BIGG changes in watercourse rehabilitation thanks to plant communities

Significant changes in ground cover and site recovery have been observed at the halfway mark of the Barossa Improved Grazing Group’s (BIGG) one-year watercourse rehabilitation project.
The project, which received funding through a 25th Anniversary Landcare grant from the Federal Government, has seen the development of a site to compare the effectiveness of different plant communities at stabilising watercourse banks.

This includes four sections: native grasses, understory plants up to 60cm tall, trees and a combination of understory plants and trees. The 20 metre plots have been replicated and compared with control areas along a watercourse on dairy farmers Ben and Murray Klemm’s property in Moculta, near Angaston in the Barossa Valley.

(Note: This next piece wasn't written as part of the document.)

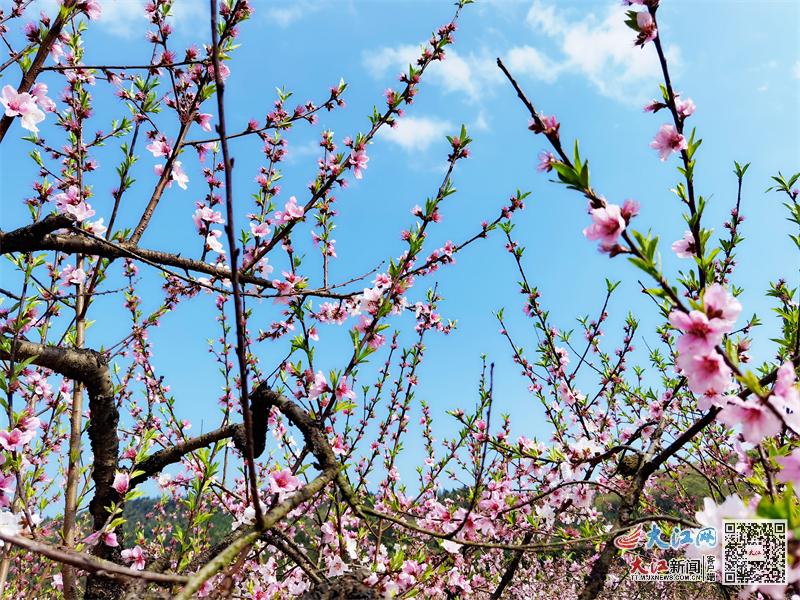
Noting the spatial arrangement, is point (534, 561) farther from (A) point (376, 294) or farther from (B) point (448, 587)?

BIGG technical facilitator Georgie Keynes said the results so far had been impressive.

“Before the fencing and planting, the dairy cows would make the most of the green pick in summer in the moister conditions of the watercourse which led to pugging, mud and in some areas less than 20 per cent ground cover,” she said.

“This area now has 100 per cent ground cover, with no pugging or watercourse erosion, which is a great turnaround after only 12 months.”

Work in the first year has included fencing the site, removal of woody weeds briar rose and artichoke and planting of the tube stock species. The sole remaining plant from a vegetable garden which used to be at the site, a quince tree, has flourished with the stock control. However, weed control remains a problem.

“Caltrop, which was already present in small numbers, has thrived in the areas which were sprayed out for planting,” Ms Keynes said.

“Ben and Murray have controlled it in the paddock using boom spraying either side of the watercourse fence and using a backpack spray pack within the watercourse area. As competition from the native plants increases, the caltrop is likely to reduce.”

The Angaston Ag Bureau hosted a ‘sticky beak’ meeting in February to show members the site and learn about the importance of watercourse rehabilitation. The feedback was positive, with members commenting on how “amazing” it was to see how quickly the site had rehabilitated once the stock were removed.

Due to the early end to the season, plants were watered in October, December and January. Despite the conditions, there has been a 70 per cent survival rate of plants.

Natural Resources Adelaide and Mount Lofty Ranges district officer Julian Marchant said some plants would be replaced in favour of traditional species.

“The more traditional species including the eucalypts, acacias and most of the native grasses have survived, while the more unusual species such as the lomandra and convolvulus have not,” he said. “We will replace these species with the more traditional ones for in-fill planting in 2016.”

In its second year, an adjacent section of watercourse will be fenced off to determine the cost effectiveness of machine direct seeding.